The bidding wars lasted only a week before becoming the most expensive home ever sold in town at over $2.5 million, according to the Garden State MLS. That milestone wouldn’t have been possible without a historic housing market driving up prices.
“We’re not seeing a demographic shift,” Harel said. “It’s really a lifestyle shift and I think it’s going to last.”
Lately all people talk about in New Jersey (with some well-deserved smugness) is the wave of New Yorkers moving out to the suburbs. But realtors like Harel know there’s more than meets the eye. Most of the cross-Hudson migrants settling down in train-station towns like Millburn probably would have made the move eventually. Instead, they took advantage of remote work and low-interest rates and made the move a year or two earlier.
”Usually families with school-age kids will move out here for our schools,” Harel said. “But we’re seeing couples with babies and toddlers.”
Perhaps the real story of the current housing market might be that many prospective buyers are coming from closer places. In fact, the family that eventually got the keys to the Li’s Millburn manse came from the town next door.
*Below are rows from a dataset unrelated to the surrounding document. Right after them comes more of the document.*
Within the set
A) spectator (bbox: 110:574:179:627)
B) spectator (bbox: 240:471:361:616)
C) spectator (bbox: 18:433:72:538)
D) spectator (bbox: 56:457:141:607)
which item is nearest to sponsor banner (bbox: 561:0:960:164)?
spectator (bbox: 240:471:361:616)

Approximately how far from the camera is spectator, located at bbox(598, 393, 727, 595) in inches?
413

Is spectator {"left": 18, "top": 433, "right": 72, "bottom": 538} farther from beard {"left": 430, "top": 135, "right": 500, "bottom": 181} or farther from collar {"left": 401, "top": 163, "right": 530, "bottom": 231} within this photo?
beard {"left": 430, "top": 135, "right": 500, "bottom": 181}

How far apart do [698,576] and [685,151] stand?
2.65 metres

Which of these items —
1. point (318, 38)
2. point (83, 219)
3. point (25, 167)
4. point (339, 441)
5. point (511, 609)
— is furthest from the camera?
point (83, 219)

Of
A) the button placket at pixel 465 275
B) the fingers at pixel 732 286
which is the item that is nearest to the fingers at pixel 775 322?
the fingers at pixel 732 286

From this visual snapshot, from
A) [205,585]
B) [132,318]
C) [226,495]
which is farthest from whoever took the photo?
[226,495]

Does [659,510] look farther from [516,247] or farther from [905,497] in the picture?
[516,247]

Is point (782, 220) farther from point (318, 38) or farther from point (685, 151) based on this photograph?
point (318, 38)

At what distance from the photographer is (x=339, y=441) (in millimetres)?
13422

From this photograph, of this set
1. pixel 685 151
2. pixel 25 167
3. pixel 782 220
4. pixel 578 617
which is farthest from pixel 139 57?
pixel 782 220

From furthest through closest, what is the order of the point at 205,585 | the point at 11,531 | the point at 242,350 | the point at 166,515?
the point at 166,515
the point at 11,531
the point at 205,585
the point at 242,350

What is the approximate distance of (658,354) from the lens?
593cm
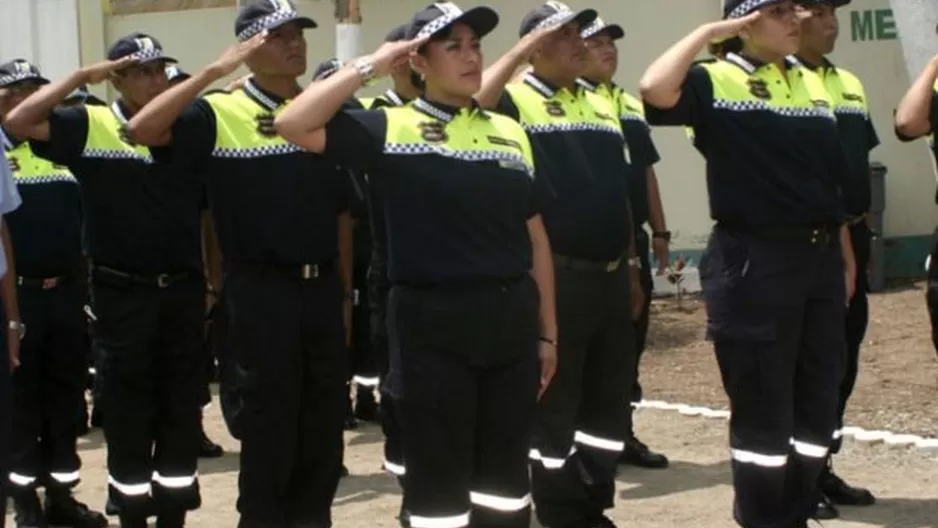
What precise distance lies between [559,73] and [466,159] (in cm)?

The social phenomenon realtors like Harel are seeing is people are now much more willing to splurge on at-home luxuries, even if that means moving a few blocks down the road.
“A lot of local families are spending more time at home,” Harel said, “and they want that home office, the pool, and a bigger yard.”
Economists, meanwhile, are still unsure how and when the market will resolve.
”Interests could go up because inflation is accelerating,” economist Murray Sabrin told Jersey Digs. “The Federal Reserve said it’s transitory, but transitory could be several years.”
Well-known for his takedowns of the Federal Reserve for using interest rates to manage the economy, Sabrin, whose latest book “Navigating the Boom/Bust Cycle” comes out later this year, believes that the current housing market surge is happening right on schedule.
“This is the third bubble since the Dot-Com Bubble,” Sabrin said. “People are calling it the Everything Bubble where everything’s inflated from artwork to Knicks tickets.”
For prospective buyers hoping to catch a deal during the market’s downslide, Harel, whose 17-year career spans the last housing bubble, recommends still keeping a leg in the race, however daunting it can be.
“We’re hearing from buyers that they’re going to wait it out in hopes of saving money,” Harel said. “But if interest rates go back up, the money you may save when prices stabilize in a year is basically a wash.”